Exercise details
Copy out the part of the material below that opens with the line containing "From the point of" and continues through the end of the material, requests included. Shift every distance given in the answers up by 49.

Data for the task
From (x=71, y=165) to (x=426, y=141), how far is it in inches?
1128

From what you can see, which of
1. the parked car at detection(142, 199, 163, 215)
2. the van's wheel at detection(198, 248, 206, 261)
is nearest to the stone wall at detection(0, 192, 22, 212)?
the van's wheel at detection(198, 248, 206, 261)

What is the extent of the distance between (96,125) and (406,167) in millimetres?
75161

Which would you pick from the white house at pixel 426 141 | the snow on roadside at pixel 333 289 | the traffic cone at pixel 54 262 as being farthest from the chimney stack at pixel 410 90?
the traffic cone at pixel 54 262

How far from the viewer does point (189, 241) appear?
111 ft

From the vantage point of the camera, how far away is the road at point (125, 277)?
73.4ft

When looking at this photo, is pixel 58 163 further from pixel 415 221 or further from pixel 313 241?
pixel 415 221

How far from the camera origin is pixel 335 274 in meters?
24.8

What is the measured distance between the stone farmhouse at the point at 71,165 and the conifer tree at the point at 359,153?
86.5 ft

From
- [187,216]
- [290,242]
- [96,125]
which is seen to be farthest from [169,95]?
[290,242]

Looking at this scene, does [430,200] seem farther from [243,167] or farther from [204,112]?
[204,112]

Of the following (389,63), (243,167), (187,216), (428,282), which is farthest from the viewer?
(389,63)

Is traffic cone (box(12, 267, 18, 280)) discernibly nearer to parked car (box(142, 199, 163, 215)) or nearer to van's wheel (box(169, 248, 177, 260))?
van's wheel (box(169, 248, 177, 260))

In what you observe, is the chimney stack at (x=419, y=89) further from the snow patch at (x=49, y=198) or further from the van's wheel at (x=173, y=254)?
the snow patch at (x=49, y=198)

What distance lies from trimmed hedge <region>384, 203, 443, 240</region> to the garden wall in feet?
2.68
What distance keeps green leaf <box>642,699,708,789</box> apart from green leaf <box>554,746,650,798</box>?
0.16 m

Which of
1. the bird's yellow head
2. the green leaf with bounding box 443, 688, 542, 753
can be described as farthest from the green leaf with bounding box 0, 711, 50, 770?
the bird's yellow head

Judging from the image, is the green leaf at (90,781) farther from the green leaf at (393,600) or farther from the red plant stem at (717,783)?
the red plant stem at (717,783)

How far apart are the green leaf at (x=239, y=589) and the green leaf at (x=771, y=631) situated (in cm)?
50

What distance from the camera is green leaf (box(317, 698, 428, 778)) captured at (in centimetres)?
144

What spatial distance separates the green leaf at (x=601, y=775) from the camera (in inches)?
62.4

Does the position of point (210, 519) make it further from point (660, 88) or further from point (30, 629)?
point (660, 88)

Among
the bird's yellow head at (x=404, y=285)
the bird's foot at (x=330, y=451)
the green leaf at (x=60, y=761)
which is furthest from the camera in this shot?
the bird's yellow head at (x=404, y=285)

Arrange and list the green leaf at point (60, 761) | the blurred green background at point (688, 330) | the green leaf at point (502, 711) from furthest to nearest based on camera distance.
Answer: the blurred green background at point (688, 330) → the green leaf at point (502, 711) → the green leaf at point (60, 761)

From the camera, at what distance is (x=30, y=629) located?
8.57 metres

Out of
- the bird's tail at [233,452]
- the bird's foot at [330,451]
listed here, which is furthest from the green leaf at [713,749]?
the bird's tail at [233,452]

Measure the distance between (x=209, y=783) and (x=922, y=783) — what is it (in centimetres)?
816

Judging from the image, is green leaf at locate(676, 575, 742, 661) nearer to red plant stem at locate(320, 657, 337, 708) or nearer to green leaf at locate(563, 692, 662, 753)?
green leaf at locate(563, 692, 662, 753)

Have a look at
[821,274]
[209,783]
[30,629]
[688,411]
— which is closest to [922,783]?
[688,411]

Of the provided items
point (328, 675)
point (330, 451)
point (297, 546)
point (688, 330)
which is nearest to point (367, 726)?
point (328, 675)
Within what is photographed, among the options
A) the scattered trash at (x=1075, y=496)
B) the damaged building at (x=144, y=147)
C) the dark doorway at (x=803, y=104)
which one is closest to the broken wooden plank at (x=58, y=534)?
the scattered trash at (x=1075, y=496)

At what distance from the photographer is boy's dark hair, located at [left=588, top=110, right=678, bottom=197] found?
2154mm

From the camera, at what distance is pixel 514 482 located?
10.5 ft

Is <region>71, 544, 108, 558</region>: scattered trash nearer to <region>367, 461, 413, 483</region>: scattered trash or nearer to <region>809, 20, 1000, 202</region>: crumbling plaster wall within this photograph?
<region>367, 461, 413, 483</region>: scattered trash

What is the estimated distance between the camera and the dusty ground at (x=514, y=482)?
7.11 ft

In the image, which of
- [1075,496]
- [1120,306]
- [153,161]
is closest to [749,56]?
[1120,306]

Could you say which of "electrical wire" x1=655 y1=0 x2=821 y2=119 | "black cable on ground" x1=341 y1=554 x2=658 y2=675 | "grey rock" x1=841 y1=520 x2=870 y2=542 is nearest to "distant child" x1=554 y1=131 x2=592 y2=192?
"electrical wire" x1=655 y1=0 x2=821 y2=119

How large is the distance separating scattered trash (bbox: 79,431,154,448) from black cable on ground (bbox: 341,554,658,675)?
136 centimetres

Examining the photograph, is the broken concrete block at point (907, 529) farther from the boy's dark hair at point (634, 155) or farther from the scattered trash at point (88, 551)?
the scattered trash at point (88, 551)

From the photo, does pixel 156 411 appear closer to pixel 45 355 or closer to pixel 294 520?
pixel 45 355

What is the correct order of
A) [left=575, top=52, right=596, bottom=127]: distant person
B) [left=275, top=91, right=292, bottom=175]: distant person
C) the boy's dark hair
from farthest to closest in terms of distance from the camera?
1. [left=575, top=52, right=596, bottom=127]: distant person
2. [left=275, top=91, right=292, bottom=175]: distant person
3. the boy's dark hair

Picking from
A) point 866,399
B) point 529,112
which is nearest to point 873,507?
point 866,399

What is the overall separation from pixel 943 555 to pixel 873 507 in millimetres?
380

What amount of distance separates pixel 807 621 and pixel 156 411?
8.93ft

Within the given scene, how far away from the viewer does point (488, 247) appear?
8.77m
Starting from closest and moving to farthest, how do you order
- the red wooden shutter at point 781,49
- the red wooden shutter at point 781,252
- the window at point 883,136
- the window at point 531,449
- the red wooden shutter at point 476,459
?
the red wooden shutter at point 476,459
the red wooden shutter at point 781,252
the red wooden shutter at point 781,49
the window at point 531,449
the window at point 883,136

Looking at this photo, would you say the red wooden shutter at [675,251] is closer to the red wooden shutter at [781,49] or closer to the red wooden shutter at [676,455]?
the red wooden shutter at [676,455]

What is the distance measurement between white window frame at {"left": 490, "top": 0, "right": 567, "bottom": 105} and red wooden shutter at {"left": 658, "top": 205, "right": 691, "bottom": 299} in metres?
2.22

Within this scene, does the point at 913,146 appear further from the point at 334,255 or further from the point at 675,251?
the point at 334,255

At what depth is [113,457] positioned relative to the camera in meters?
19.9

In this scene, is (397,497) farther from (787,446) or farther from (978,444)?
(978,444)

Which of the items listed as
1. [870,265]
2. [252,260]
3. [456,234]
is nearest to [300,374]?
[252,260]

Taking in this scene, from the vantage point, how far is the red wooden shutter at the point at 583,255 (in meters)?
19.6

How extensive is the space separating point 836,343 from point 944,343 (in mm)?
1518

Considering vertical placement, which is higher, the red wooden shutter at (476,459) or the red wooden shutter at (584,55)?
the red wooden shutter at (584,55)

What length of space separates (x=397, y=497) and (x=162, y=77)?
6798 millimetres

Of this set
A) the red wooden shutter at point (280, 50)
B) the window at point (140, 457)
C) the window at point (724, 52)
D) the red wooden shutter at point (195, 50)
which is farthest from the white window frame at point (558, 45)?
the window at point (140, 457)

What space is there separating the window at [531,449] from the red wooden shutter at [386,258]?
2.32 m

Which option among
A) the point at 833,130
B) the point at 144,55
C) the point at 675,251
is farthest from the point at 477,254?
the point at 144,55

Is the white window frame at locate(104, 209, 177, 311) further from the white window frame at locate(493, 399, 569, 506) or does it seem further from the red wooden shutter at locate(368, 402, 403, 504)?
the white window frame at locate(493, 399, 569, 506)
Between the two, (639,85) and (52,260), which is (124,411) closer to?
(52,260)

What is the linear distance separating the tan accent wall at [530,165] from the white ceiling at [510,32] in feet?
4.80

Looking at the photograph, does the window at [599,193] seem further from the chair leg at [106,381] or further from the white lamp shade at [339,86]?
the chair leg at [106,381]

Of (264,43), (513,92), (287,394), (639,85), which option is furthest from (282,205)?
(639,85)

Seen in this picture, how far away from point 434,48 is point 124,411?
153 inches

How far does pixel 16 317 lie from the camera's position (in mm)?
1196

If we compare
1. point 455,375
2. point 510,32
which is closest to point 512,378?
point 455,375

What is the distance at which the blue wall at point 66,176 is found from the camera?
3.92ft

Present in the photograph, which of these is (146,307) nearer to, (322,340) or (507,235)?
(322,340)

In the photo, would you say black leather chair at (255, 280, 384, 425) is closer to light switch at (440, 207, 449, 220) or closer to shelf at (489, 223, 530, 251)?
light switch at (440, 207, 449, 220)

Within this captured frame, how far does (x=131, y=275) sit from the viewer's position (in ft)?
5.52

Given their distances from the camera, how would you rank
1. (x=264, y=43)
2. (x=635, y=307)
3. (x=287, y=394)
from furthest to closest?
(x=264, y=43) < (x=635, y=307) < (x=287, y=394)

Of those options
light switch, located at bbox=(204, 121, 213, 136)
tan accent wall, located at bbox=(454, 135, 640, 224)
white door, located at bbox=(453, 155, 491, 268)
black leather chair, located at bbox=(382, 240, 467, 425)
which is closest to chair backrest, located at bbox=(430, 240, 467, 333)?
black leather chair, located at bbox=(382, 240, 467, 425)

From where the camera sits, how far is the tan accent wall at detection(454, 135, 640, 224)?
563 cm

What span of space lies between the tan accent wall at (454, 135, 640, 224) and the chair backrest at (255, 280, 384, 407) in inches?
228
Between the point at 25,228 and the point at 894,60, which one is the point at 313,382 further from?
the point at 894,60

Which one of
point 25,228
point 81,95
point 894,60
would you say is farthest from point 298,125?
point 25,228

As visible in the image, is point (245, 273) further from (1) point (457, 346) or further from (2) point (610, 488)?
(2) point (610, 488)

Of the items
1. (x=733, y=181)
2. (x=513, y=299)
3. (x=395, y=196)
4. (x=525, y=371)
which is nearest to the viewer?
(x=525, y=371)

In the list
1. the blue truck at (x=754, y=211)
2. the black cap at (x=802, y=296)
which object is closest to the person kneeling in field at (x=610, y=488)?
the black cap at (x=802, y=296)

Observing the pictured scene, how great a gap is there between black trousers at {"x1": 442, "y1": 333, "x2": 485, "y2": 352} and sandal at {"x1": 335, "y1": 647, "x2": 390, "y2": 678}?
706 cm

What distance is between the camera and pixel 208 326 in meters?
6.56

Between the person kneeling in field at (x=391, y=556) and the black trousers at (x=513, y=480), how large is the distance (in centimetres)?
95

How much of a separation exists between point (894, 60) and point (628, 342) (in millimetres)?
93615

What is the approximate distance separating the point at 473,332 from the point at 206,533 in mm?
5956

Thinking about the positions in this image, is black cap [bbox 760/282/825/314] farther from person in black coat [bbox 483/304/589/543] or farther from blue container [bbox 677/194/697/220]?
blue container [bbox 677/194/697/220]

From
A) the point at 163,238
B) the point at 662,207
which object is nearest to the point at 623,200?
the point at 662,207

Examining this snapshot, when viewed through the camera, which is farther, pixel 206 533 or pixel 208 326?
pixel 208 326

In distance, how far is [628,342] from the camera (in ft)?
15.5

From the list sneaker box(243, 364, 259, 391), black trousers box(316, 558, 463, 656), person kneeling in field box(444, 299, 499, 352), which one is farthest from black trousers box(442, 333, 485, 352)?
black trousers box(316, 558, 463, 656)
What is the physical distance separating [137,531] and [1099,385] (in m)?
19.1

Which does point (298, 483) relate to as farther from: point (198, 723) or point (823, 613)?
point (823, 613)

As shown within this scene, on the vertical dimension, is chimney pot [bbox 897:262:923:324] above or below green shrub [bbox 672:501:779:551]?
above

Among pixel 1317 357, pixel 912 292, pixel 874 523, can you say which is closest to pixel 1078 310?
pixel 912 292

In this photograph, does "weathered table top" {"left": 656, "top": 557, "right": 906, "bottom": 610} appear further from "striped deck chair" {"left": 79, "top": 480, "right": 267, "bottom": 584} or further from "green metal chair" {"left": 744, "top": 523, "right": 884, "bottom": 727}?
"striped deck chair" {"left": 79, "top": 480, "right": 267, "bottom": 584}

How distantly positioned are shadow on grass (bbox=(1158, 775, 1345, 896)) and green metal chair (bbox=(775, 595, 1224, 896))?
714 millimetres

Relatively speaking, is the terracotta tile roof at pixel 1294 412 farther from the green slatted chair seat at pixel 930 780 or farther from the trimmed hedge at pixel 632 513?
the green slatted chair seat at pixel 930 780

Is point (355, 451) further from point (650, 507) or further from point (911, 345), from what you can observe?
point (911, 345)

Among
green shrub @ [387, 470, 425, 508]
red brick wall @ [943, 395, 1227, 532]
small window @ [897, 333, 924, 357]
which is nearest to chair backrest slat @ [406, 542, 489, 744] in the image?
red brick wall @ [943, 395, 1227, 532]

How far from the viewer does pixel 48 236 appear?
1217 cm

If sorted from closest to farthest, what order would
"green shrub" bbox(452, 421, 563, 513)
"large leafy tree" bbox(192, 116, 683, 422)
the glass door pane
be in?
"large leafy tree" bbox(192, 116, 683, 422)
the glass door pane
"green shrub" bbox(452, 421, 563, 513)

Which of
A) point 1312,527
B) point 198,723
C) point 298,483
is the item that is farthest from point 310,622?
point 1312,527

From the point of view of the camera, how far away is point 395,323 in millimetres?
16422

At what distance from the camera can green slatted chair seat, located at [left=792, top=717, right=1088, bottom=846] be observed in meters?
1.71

Output for this exercise
From the point of view of the camera, how far away is point 395,323 in millimetres?
16471

At what distance from the camera can green slatted chair seat, located at [left=792, top=717, right=1088, bottom=846] be observed in meters?
50.71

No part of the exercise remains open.